Figure 3: UV spectroscopy results of E. coli O157:H7 nucleic acids isolated using the reported extraction pipette. The isolated nucleic acids are labeled isolation a and isolation b. The UV spectrum of the sample was also tested prior to nucleic acid extraction and is labeled pre-isolation. The spectra were obtained using a Hitachi U3010 Spectrophotometer and associated software package.

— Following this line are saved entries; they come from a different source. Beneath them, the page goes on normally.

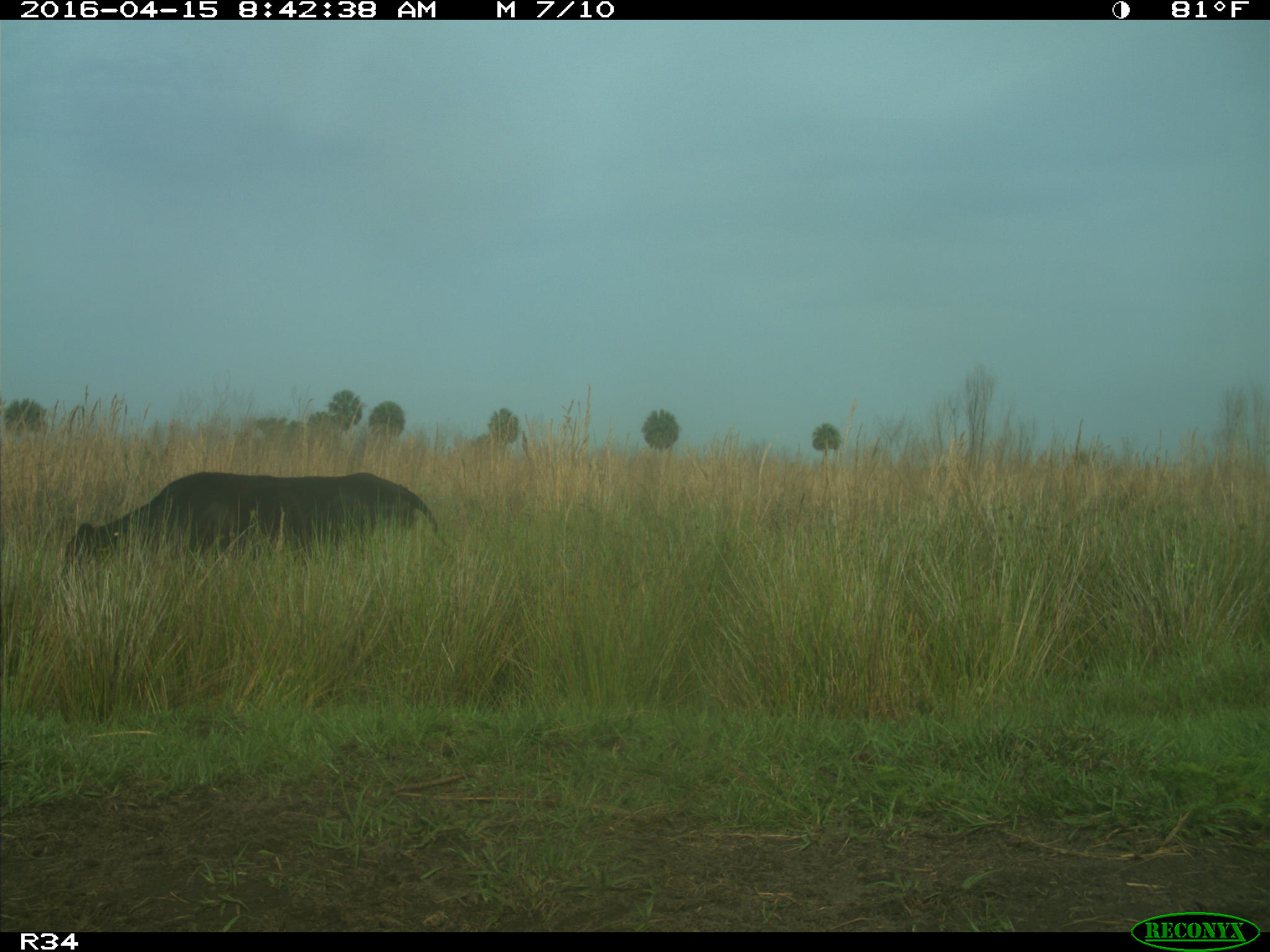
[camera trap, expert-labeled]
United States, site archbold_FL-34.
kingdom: Animalia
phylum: Chordata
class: Mammalia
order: Artiodactyla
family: Bovidae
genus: Bos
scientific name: Bos taurus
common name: domestic cow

Figure 4: Color photo of RapidChek test strips. The protein content of the samples used in Figure 2 was isolated using the extraction pipette and tested for immuno-reactivity by lateral flow assay. Lanes A-C are unprocessed controls, that is, cell culture was added to the test strip without nucleic acid or protein extraction. Lane A is E. coli BL21 DE3 pLysS as a negative control, Lanes B and C show E. coli O157:H7 that was untreated (B), or treated with mitomycin C for 4 hours (C). Lanes D through H show the results of adding the extracted protein to the lateral flow test strips. Lanes D and E were probed using protein extract from E. coli BL21 DE3 pLysS either without (D) or with mitomycin C treatment (E) as negative controls. Lanes F-H show the results when extracted protein from E. coli O157:H7 was used. Protein was extracted from untreated (F), or from 2 hour (G) or 4 hour (H) Mitomycin C treated cultures. Positive results produce a double red line.

Figure 5: Photograph of a Coomassie stained SDS-PAGE. BSA was isolated from solution using the extraction pipette and described protocols. Lanes A and C are control lanes of 250 μg/mL and 500 μg/mL respectively. Lanes B and D depict recovered BSA from solutions containing the same concentrations as their respective controls.